Borrowing money

When we’re low on cash and want to buy something, it can be very tempting to borrow money. But before you use your credit card, take out a loan or borrow from the store, make sure you know how much it will really cost you.

Borrowing money is a risky thing to do. If you don’t pay cash you’ll probably end up paying more.

Always remember:

  • Pay on time every time to avoid late fees.
  • Keep your paperwork in a safe place.

Before you ask for credit

Some steps to take:

  • Ask yourself if you really need whatever you plan to buy right away. Can you save up instead?
  • Ask yourself if you can afford to make the repayments.
  • Shop around for the best deal.
  • Find out the terms of the credit before you sign. These will be things like fees and charges, interest rate and repayments.
  • Find out if they make you offer security. Security is something valuable that you own, like your car. If you can’t make your repayments, the lender can take this item away from you.
  • Make sure you check the ‘fine print’. These are conditions or fees usually written in small writing on the contract.

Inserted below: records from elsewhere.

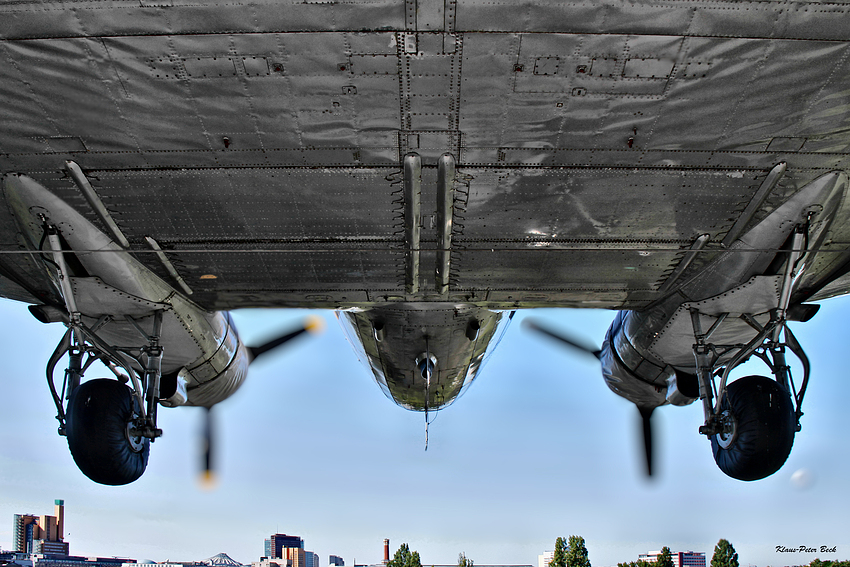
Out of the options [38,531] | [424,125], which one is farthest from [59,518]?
[424,125]

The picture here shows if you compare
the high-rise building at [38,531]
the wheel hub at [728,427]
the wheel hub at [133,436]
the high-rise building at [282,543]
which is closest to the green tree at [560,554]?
the wheel hub at [728,427]

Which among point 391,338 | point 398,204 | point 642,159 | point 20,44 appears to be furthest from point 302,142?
point 391,338

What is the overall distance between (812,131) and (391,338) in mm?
7833

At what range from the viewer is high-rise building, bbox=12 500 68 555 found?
101 meters

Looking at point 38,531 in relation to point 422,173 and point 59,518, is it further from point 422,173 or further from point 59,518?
point 422,173

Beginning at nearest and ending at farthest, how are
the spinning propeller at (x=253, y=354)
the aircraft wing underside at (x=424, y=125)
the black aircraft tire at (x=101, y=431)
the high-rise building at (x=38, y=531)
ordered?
the aircraft wing underside at (x=424, y=125), the black aircraft tire at (x=101, y=431), the spinning propeller at (x=253, y=354), the high-rise building at (x=38, y=531)

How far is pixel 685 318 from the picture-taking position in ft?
33.7

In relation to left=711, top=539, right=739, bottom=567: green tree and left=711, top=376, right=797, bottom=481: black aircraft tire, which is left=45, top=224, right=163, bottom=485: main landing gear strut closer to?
left=711, top=376, right=797, bottom=481: black aircraft tire

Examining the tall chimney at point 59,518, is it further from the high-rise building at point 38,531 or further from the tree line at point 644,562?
the tree line at point 644,562

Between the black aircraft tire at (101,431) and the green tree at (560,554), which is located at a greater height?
the black aircraft tire at (101,431)

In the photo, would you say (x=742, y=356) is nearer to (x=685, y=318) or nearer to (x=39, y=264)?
(x=685, y=318)

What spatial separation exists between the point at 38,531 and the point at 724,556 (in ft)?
327

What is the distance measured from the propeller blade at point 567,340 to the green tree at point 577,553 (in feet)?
182

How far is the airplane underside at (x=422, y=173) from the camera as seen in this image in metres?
5.80
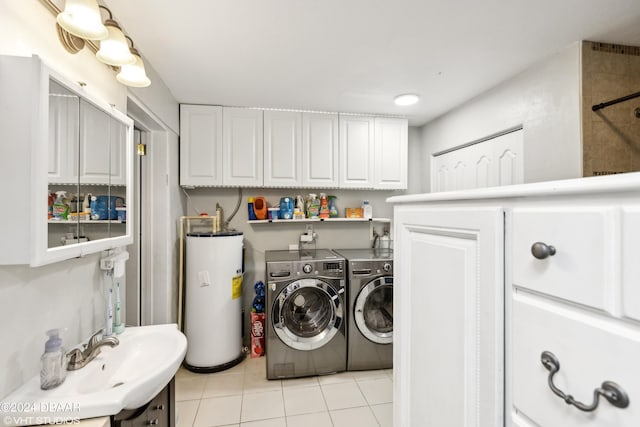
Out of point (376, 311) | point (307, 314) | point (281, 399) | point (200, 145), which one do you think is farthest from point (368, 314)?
point (200, 145)

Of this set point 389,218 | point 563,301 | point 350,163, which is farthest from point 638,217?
point 389,218

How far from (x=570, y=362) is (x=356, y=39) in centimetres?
172

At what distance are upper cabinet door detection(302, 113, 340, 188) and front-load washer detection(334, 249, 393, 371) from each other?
0.86 m

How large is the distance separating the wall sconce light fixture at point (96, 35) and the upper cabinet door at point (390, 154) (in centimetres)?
213

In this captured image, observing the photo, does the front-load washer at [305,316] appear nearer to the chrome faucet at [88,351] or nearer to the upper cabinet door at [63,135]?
the chrome faucet at [88,351]

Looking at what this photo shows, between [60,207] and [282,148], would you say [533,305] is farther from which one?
[282,148]

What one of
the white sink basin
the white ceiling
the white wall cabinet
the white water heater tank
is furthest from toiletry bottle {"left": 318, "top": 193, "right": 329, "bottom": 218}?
the white sink basin

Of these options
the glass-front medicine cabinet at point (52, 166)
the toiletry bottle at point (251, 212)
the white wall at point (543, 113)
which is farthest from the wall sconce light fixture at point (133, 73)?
the white wall at point (543, 113)

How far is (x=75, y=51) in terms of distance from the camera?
110 centimetres

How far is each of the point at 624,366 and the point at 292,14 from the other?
1.71m

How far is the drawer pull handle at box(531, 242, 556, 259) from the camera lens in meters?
0.53

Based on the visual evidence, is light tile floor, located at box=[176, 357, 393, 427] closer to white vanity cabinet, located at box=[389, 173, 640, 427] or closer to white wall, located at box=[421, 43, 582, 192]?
white vanity cabinet, located at box=[389, 173, 640, 427]

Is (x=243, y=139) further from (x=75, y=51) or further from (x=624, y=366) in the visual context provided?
(x=624, y=366)

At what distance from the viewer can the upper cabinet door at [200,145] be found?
249 centimetres
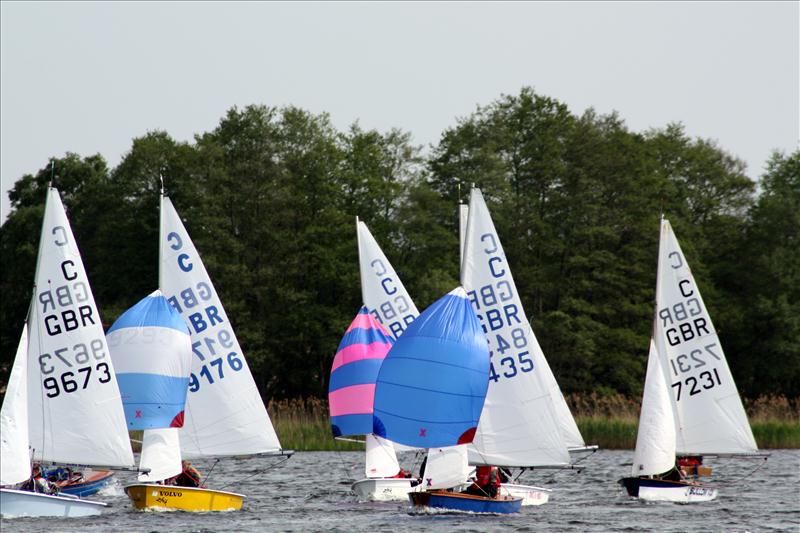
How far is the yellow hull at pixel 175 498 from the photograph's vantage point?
2869cm

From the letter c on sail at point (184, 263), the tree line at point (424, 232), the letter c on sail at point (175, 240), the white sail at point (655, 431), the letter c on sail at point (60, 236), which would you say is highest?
the tree line at point (424, 232)

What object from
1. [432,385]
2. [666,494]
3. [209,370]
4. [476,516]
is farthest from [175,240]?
[666,494]

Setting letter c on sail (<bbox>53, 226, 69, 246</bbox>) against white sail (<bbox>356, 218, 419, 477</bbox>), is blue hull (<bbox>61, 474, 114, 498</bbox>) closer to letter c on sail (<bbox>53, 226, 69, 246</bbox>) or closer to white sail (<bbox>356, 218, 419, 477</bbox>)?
white sail (<bbox>356, 218, 419, 477</bbox>)

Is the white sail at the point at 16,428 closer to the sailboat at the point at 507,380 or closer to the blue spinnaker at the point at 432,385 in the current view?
the blue spinnaker at the point at 432,385

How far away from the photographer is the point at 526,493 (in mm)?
30859

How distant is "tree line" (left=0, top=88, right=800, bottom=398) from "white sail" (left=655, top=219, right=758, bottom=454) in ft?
81.2

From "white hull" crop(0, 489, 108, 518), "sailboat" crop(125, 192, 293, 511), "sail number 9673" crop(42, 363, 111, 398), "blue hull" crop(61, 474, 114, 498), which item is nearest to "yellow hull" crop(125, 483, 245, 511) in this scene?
"white hull" crop(0, 489, 108, 518)

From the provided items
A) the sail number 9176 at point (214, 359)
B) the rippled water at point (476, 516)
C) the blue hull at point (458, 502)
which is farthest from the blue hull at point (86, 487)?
the blue hull at point (458, 502)

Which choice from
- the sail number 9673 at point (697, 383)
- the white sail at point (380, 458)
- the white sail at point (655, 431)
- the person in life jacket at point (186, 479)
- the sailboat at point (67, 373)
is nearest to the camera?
the sailboat at point (67, 373)

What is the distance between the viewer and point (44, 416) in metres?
27.5

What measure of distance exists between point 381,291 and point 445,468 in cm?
909

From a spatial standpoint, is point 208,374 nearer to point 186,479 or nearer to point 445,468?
point 186,479

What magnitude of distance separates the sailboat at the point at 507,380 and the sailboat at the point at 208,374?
4681 mm

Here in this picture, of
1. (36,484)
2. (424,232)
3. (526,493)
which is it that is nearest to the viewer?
(36,484)
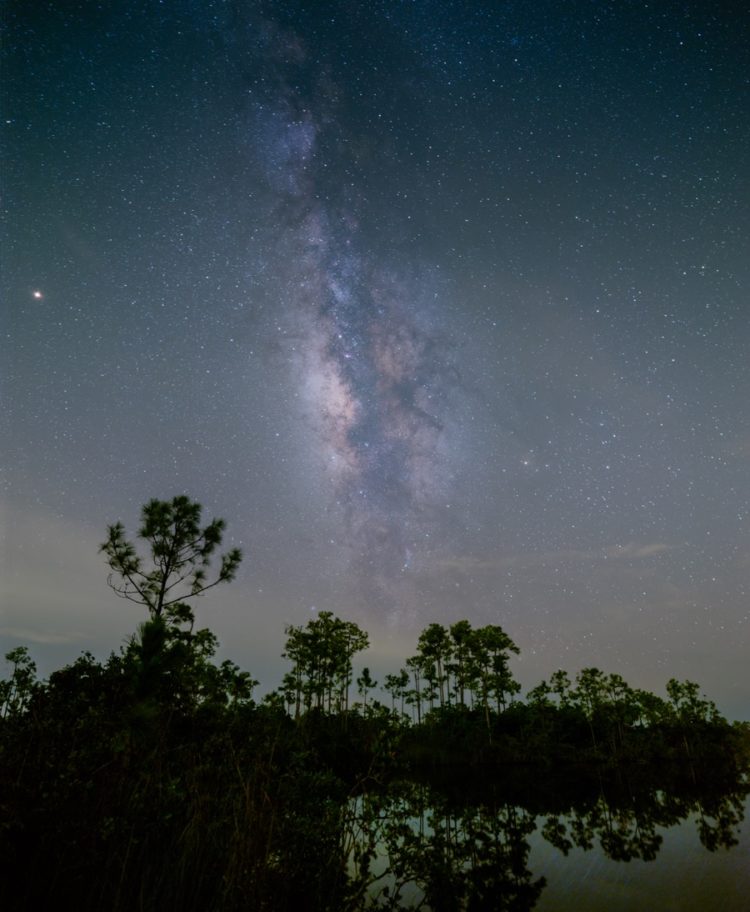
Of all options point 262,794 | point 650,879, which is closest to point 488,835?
point 650,879

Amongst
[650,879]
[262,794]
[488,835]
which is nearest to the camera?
[262,794]

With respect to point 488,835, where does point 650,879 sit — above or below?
below

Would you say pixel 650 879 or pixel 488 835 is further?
pixel 488 835

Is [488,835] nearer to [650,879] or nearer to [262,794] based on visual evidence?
[650,879]

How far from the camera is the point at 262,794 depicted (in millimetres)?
5773

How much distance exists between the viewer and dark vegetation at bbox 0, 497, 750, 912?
16.3 ft

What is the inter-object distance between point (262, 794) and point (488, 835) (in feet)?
45.1

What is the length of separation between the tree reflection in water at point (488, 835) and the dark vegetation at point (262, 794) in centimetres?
8

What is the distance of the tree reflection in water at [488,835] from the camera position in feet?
23.2

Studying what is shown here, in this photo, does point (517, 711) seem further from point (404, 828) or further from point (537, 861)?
point (404, 828)

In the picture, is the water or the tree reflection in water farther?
the water

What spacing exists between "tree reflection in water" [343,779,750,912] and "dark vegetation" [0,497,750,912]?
0.27 feet

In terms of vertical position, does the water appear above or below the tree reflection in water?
below

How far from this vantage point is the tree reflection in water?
23.2 ft
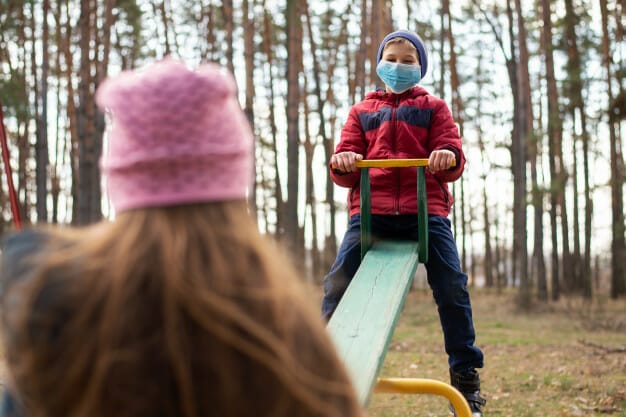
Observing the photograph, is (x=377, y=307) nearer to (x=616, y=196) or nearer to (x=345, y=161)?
Result: (x=345, y=161)

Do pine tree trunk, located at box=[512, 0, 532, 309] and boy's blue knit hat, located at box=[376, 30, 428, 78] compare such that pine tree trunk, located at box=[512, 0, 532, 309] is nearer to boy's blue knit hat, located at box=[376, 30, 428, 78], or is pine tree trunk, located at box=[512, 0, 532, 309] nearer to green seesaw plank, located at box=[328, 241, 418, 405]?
boy's blue knit hat, located at box=[376, 30, 428, 78]

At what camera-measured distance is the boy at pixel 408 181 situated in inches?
152

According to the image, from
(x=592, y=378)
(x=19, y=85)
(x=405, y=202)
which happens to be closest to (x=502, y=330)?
(x=592, y=378)

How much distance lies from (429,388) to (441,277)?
743 millimetres

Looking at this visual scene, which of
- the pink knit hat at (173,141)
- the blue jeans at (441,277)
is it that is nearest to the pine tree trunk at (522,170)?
the blue jeans at (441,277)

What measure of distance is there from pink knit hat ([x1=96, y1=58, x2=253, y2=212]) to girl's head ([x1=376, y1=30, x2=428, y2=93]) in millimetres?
2933

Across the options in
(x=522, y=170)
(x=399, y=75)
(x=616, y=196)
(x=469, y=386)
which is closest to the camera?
(x=469, y=386)

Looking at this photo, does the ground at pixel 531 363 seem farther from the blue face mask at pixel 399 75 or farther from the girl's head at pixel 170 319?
the girl's head at pixel 170 319

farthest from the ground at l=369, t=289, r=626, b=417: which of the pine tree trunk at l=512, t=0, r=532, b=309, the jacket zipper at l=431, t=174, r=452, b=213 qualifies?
the jacket zipper at l=431, t=174, r=452, b=213

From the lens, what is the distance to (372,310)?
3119mm

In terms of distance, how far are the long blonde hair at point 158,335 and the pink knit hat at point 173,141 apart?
3.4 inches

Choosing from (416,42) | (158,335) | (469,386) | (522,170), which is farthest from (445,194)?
(522,170)

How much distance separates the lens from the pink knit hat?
1.20 m

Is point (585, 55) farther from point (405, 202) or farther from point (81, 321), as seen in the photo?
point (81, 321)
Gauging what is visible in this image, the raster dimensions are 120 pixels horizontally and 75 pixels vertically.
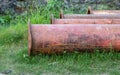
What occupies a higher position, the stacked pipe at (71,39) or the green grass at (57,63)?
the stacked pipe at (71,39)

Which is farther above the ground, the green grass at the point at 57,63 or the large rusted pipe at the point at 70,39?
the large rusted pipe at the point at 70,39

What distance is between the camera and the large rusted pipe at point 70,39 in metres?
4.80

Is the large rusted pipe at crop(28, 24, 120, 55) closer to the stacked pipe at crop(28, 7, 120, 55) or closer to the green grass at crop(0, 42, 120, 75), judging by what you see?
the stacked pipe at crop(28, 7, 120, 55)

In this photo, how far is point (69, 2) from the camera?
851cm

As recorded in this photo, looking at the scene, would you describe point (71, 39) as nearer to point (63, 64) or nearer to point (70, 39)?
point (70, 39)

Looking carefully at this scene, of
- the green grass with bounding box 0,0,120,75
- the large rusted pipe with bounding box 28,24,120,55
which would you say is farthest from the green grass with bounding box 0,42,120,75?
the large rusted pipe with bounding box 28,24,120,55

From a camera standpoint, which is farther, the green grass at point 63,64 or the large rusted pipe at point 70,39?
the large rusted pipe at point 70,39

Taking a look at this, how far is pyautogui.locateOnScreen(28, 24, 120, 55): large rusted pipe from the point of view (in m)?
4.80

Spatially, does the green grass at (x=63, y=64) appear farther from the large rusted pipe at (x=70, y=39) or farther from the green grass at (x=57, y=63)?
the large rusted pipe at (x=70, y=39)

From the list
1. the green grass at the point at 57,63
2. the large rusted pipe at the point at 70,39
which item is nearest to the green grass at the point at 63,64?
the green grass at the point at 57,63

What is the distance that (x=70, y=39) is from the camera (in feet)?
15.8

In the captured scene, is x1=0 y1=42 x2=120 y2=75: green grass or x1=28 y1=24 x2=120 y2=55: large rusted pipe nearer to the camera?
x1=0 y1=42 x2=120 y2=75: green grass

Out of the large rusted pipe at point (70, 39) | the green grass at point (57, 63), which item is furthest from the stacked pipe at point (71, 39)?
the green grass at point (57, 63)

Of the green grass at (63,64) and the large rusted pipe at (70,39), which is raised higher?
the large rusted pipe at (70,39)
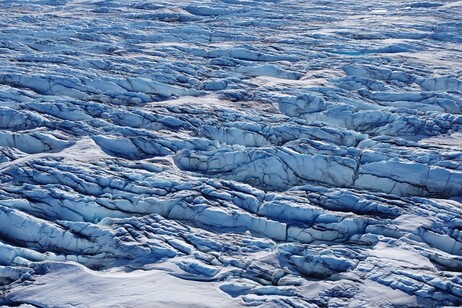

The Australian Securities and Investments Commission’s MoneySmart website provides tips and resources for Aboriginal and Torres Strait Islander peoples.

After you get credit

Don’t forget:

  • Make sure you get a copy of the contract
  • Read all your statements (loan, credit or savings accounts) and check the information is right.

If anything’s not right, question it.

If something changes in your life

Sometimes, life throws a big change at you. These changes might make it hard to repay what you owe.

This might happen if:

  • you lose your job
  • you get very sick.

Some lenders will make a new arrangement with you in these situations. You will need to let them know as soon as you can.

Interest-free deals

Interest-free deals can help you buy household goods in a hurry. Remember:

  • Interest-free deals usually only cover a short time.
  • After that, the lender usually charges a lot of interest on any money you still owe.
  • Fees and charges can still apply during the interest-free period.

The best thing to do is pay off as much as you can during the interest-free period. If you pay off the whole lot, then you won’t have to pay any interest at all. Make a plan of how much you will need to repay each pay day and try to stick to it.

Don’t take the risk!

Read the fine print.

Harry and Lola wanted a new boat for their mob to go fishing. They found a bloke in town who offered on-the-spot loans within the hour. They signed his contract right away and borrowed $2,000.

A month later, Harry and Lola got their first loan statement. They found out they were paying 35% interest and some unexpected fees. Lola did some research and learned that the other lenders in town didn’t cost anywhere near that high. They were paying way more than they needed. But they had already signed a contract.

Harry and Lola now have the boat, but they’re also stuck with huge interest payments. They could have avoided that by shopping around, asking questions and reading the fine print on the contract.